1.11.4. Rôle du commissaire aux services en français

L’article 12.2 de la Loi sur les services en français établit les fonctions du commissaire aux services en français. Le commissaire est chargé de favoriser l’observation de la Loi. Pour ce faire, il doit mener des enquêtes par suite de plaintes, ou de son propre chef, concernant les services en français. Voilà la toute première tâche du commissaire et de son équipe : recevoir les plaintes du public, les traiter, enquêter et, le cas échéant, produire des rapports. La Loi prévoit aussi que le commissaire puisse conseiller le ministre. Cela implique une notion de dialogue avec le gouvernement. Et pour établir un tel dialogue public et ouvert, le gouvernement doit répondre en temps opportun aux recommandations du commissaire, qu’il soit en accord ou non.

Le commissaire surveille les progrès accomplis, conseille le ministre et propose des recommandations sur toute question liée à l’application de la Loi. Il prépare aussi des rapports spéciaux, des rapports d’enquête et des rapports annuels. Concernant ces rapports, le commissaire recommande que le gouvernement réponde à chacun d’eux dans un délai de 90 jours suivant sa publication.

De plus, le commissaire doit exercer, selon la Loi, toutes autres fonctions que lui attribue le lieutenant-gouverneur. Ainsi, devrait-il avoir la capacité d’ester en justice? Le commissaire réserve son opinion sur cette question, mais reconnaît qu’elle devrait probablement être débattue lors de consultations publiques ainsi qu’éventuellement en comité parlementaire.

Le commissaire devrait-il avoir d’autres pouvoirs, comme celui d’imposer des amendes ou des sanctions en cas de non-respect ou de manquements aux obligations prévues par la Loi? Pour l’heure, il estime que ces pouvoirs pourraient faire en sorte que le Commissariat devienne un tribunal décisionnel et que, dès lors, il perde sa flexibilité de régler les plaintes autrement. Le commissaire s’attend à ce que de vives discussions sur cette question aient lieu lors des consultations publiques sur une possible refonte de la Loi.

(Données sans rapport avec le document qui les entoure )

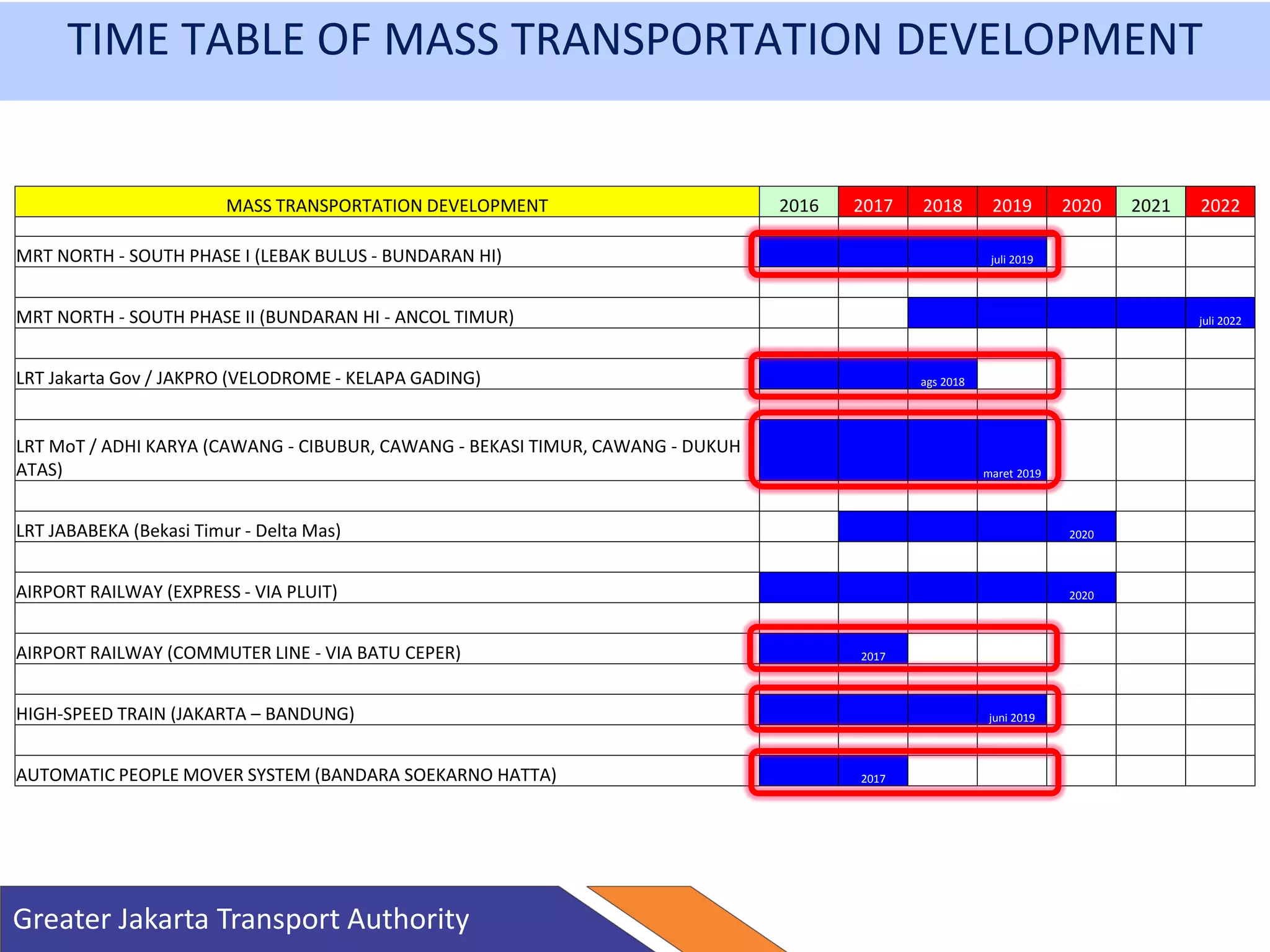 TIME TABLE OF MASS TRANSPORTATION DEVELOPMENT

| MASS TRANSPORTATION DEVELOPMENT | 2016 | 2017 | 2018 | 2019 | 2020 | 2021 | 2022 |
|---|---|---|---|---|---|---|---|
| MRT NORTH - SOUTH PHASE I (LEBAK BULUS - BUNDARAN HI) | | | | juli 2019 | | | |
| MRT NORTH - SOUTH PHASE II (BUNDARAN HI - ANCOL TIMUR) | | | | | | | juli 2022 |
| LRT Jakarta Gov / JAKPRO (VELODROME - KELAPA GADING) | | | ags 2018 | | | | |
| LRT MoT / ADHI KARYA (CAWANG - CIBUBUR, CAWANG - BEKASI TIMUR, CAWANG - DUKUH ATAS) | | | | maret 2019 | | | |
| LRT JABABEKA (Bekasi Timur - Delta Mas) | | | | | 2020 | | |
| AIRPORT RAILWAY (EXPRESS - VIA PLUIT) | | | | | 2020 | | |
| AIRPORT RAILWAY (COMMUTER LINE - VIA BATU CEPER) | | 2017 | | | | | |
| HIGH-SPEED TRAIN (JAKARTA – BANDUNG) | | | | juni 2019 | | | |
| AUTOMATIC PEOPLE MOVER SYSTEM (BANDARA SOEKARNO HATTA) | | 2017 | | | | | |

Greater Jakarta Transport Authority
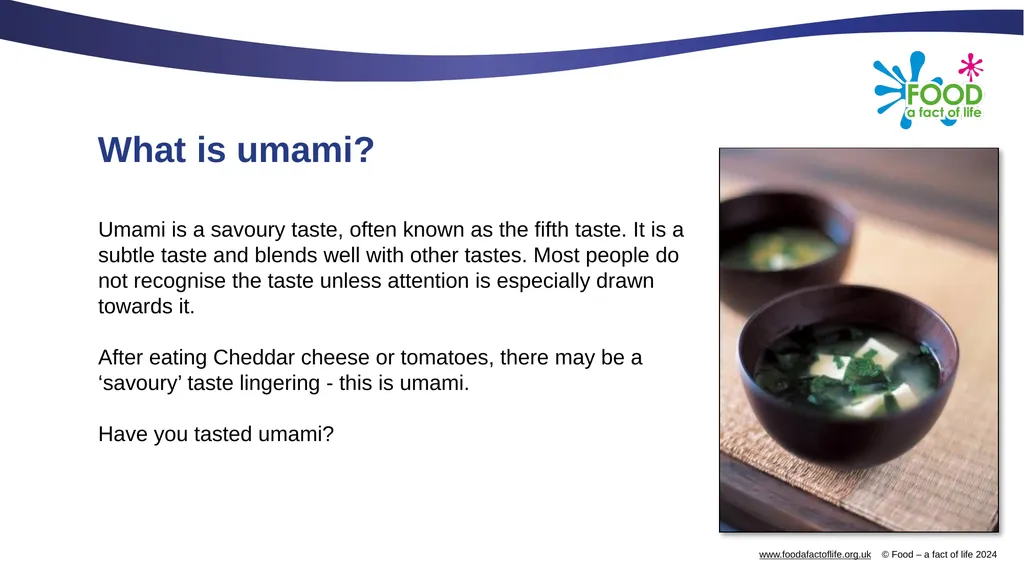 FOOD
a fact of life

What is umami?

Umami is a savoury taste, often known as the fifth taste. It is a subtle taste and blends well with other tastes. Most people do not recognise the taste unless attention is especially drawn towards it.

After eating Cheddar cheese or tomatoes, there may be a 'savoury' taste lingering - this is umami.

Have you tasted umami?

www.foodafactoflife.org.uk © Food – a fact of life 2024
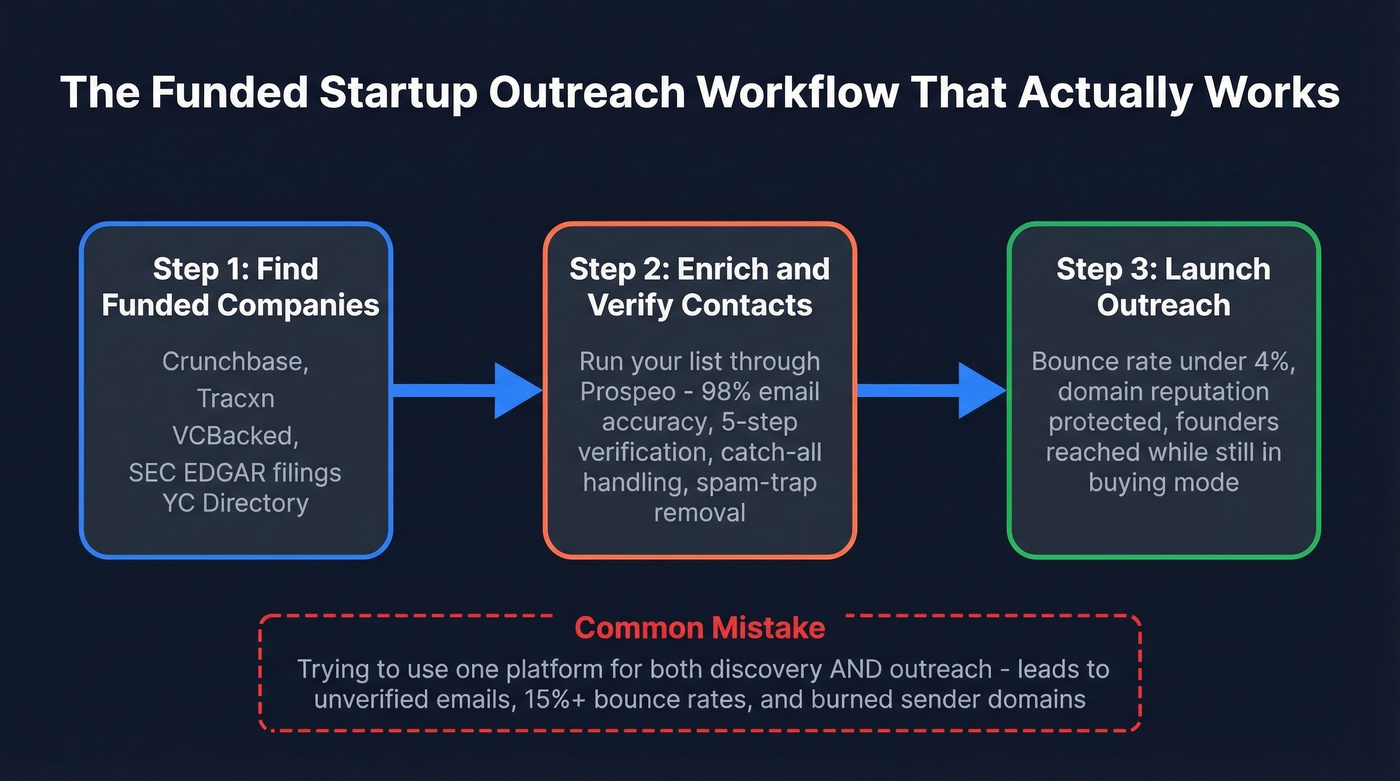 The Funded Startup Outreach Workflow That Actually Works

Step 1: Find Funded Companies

Crunchbase,
Tracxn
VCBacked,
SEC EDGAR filings
YC Directory

Step 2: Enrich and Verify Contacts

Run your list through Prospeo - 98% email accuracy, 5-step verification, catch-all handling, spam-trap removal

Step 3: Launch Outreach

Bounce rate under 4%, domain reputation protected, founders reached while still in buying mode

Common Mistake

Trying to use one platform for both discovery AND outreach - leads to unverified emails, 15%+ bounce rates, and burned sender domains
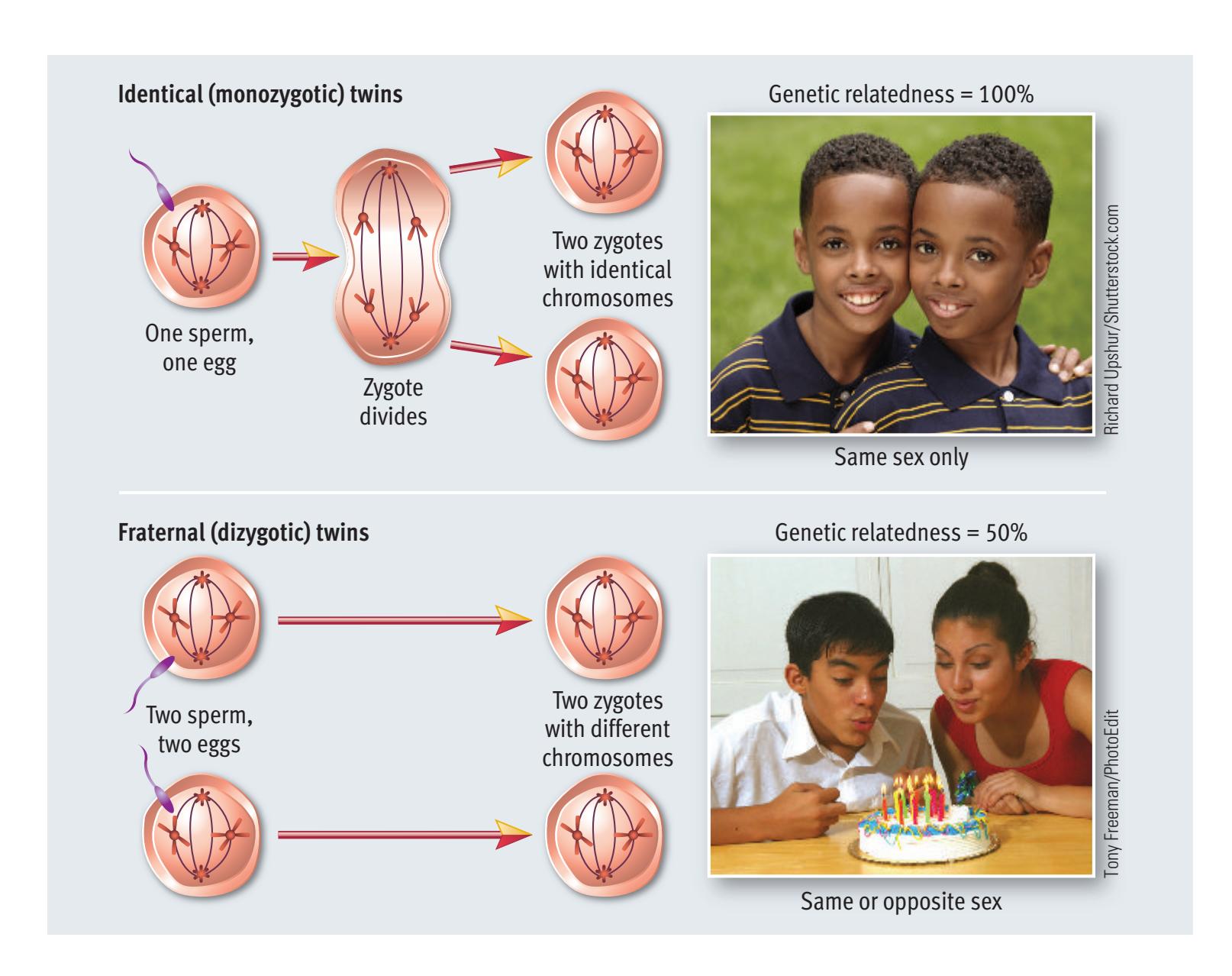 Identical (monozygotic) twins

One sperm, one egg

Zygote divides

Two zygotes with identical chromosomes

Genetic relatedness = 100%

Richard Upshur/Shutterstock.com

Same sex only

Fraternal (dizygotic) twins

Two sperm, two eggs

Two zygotes with different chromosomes

Genetic relatedness = 50%

Tony Freeman/PhotoEdit

Same or opposite sex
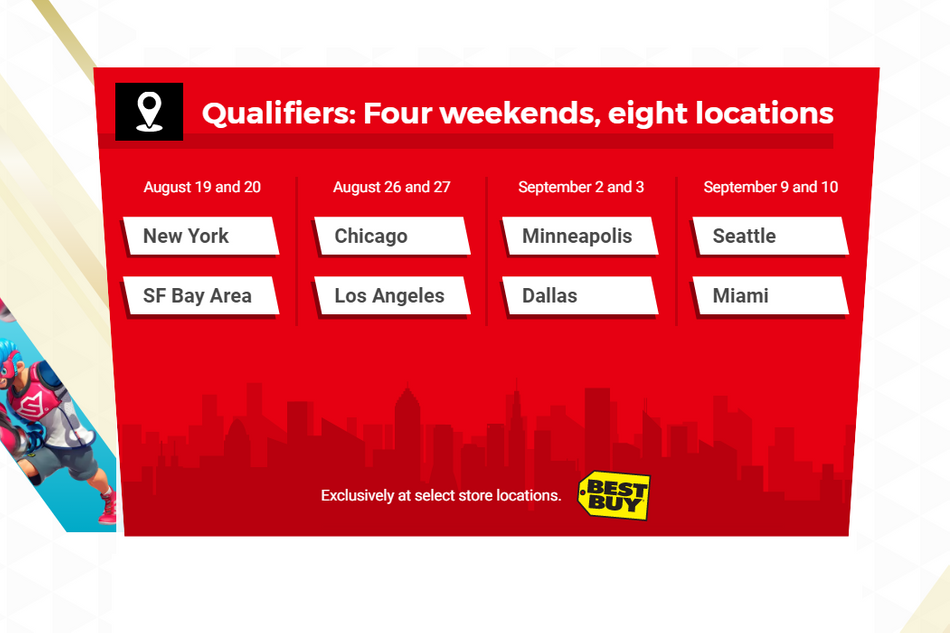 Qualifiers: Four weekends, eight locations

August 19 and 20
New York
SF Bay Area

August 26 and 27
Chicago
Los Angeles

September 2 and 3
Minneapolis
Dallas

September 9 and 10
Seattle
Miami

Exclusively at select store locations.

BEST BUY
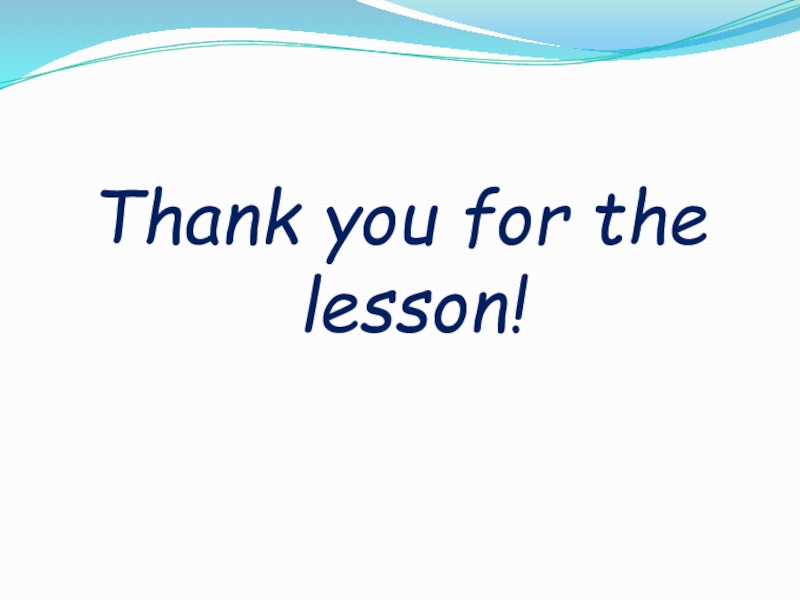 Thank you for the lesson!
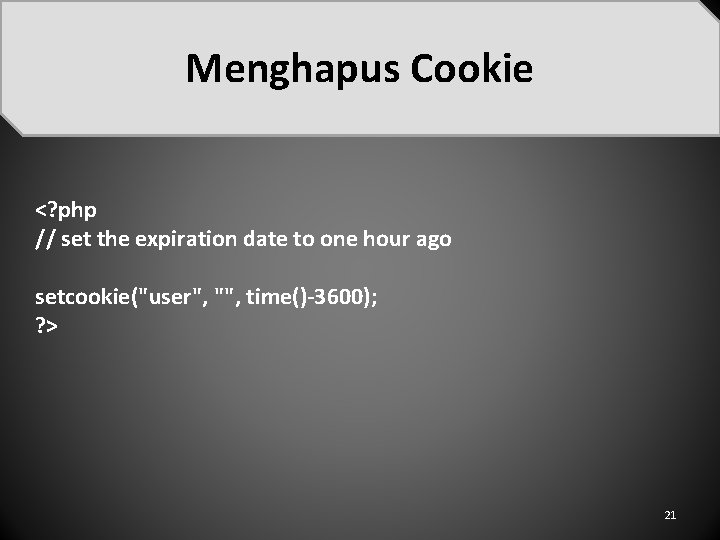 Menghapus Cookie

<?php
// set the expiration date to one hour ago

setcookie("user", "", time()-3600);
?>

21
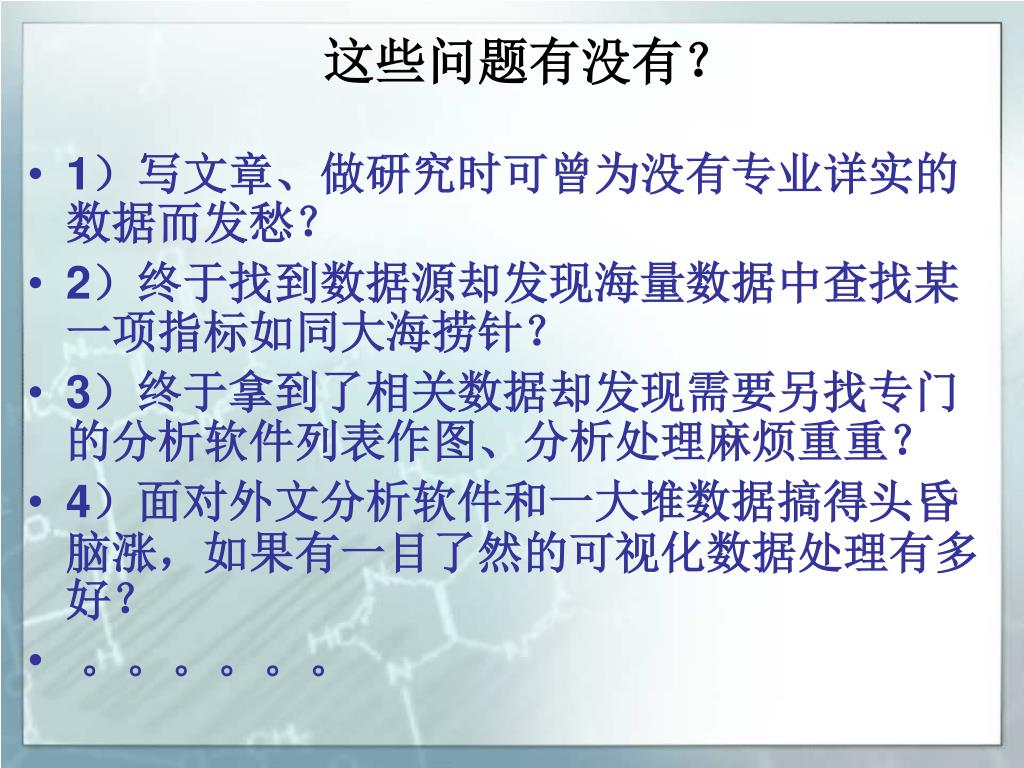 这些问题有没有？

• 1）写文章、做研究时可曾为没有专业详实的数据而发愁？
• 2）终于找到数据源却发现海量数据中查找某一项指标如同大海捞针？
• 3）终于拿到了相关数据却发现需要另找专门的分析软件列表作图、分析处理麻烦重重？
• 4）面对外文分析软件和一大堆数据搞得头昏脑涨，如果有一目了然的可视化数据处理有多好？
• 。。。。。。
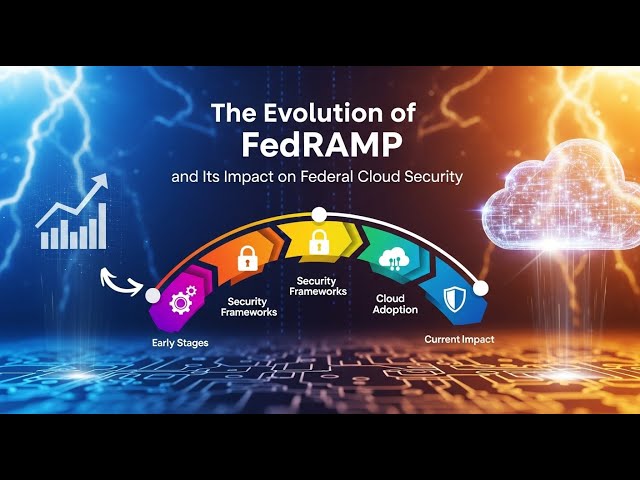 The Evolution of
FedRAMP
and Its Impact on Federal Cloud Security

Early Stages
Security Frameworks
Security Frameworks
Cloud Adoption
Current Impact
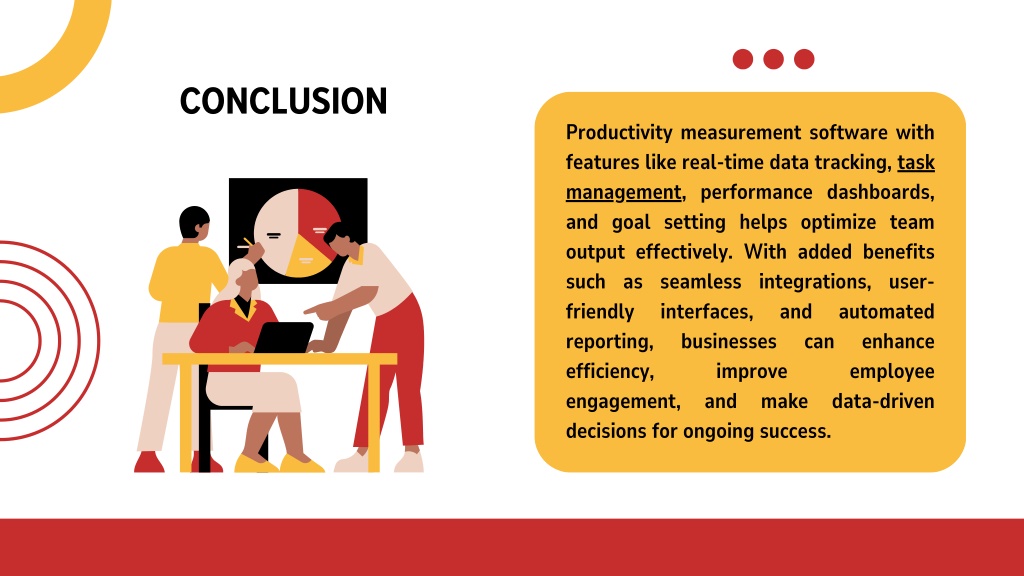 CONCLUSION

Productivity measurement software with features like real-time data tracking, task management, performance dashboards, and goal setting helps optimize team output effectively. With added benefits such as seamless integrations, user-friendly interfaces, and automated reporting, businesses can enhance efficiency, improve employee engagement, and make data-driven decisions for ongoing success.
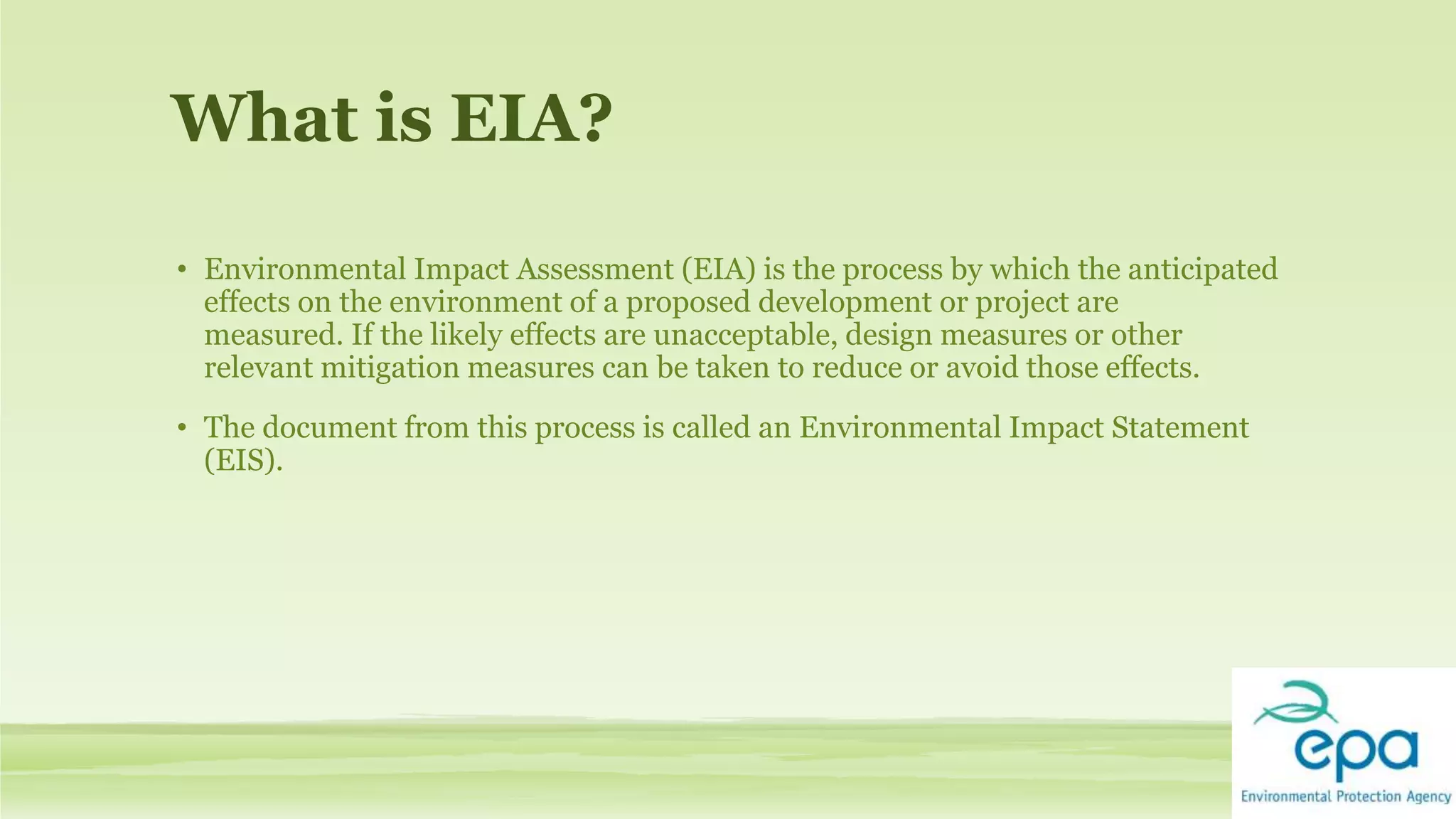 What is EIA?

• Environmental Impact Assessment (EIA) is the process by which the anticipated effects on the environment of a proposed development or project are measured. If the likely effects are unacceptable, design measures or other relevant mitigation measures can be taken to reduce or avoid those effects.

• The document from this process is called an Environmental Impact Statement (EIS).

epa
Environmental Protection Agency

Le commissaire devrait probablement avoir aussi un rôle de promotion, comme c’est le cas de son homologue du Nouveau-Brunswick. Faire connaître les services en français auprès de la population francophone est un impératif si l’on souhaite vraiment que ces services soient pleinement utilisés. Il faut habituer le francophone à demander ses services en français. Mais pour ce faire, il importe que le citoyen soit au courant non seulement des services offerts, mais plus fondamentalement encore, de ses droits linguistiques.

Ce nouveau rôle de promotion devrait aussi se faire, notamment, dans le secteur de l’éducation. Pour les communautés francophones, tout commence et passe par l’éducation, et ce, depuis des siècles maintenant. Pour cette raison, le commissaire ne s’est pas gêné pour intervenir dans le secteur de l’éducation. Mais son rôle pourrait aussi, au-delà des enquêtes – enquêtes tout de même limitées puisque les conseils scolaires échappent encore à la juridiction du commissaire – englober la promotion de l’éducation en langue française sous toutes ses formes, y compris sur le plan des programmes d’immersion de langue française.

Il serait aussi de bon ton qu’en faisant de la promotion, il soit dans le coffre à outils du commissaire d’offrir de la formation tant auprès de la fonction publique de l’Ontario qu’auprès, pourquoi pas, du secteur privé. Le commissaire souhaite que son bureau soit le plus proactif possible et qu’il soit à l’avant-garde de tout ce qui touche la prestation de services gouvernementaux pour les minorités linguistiques.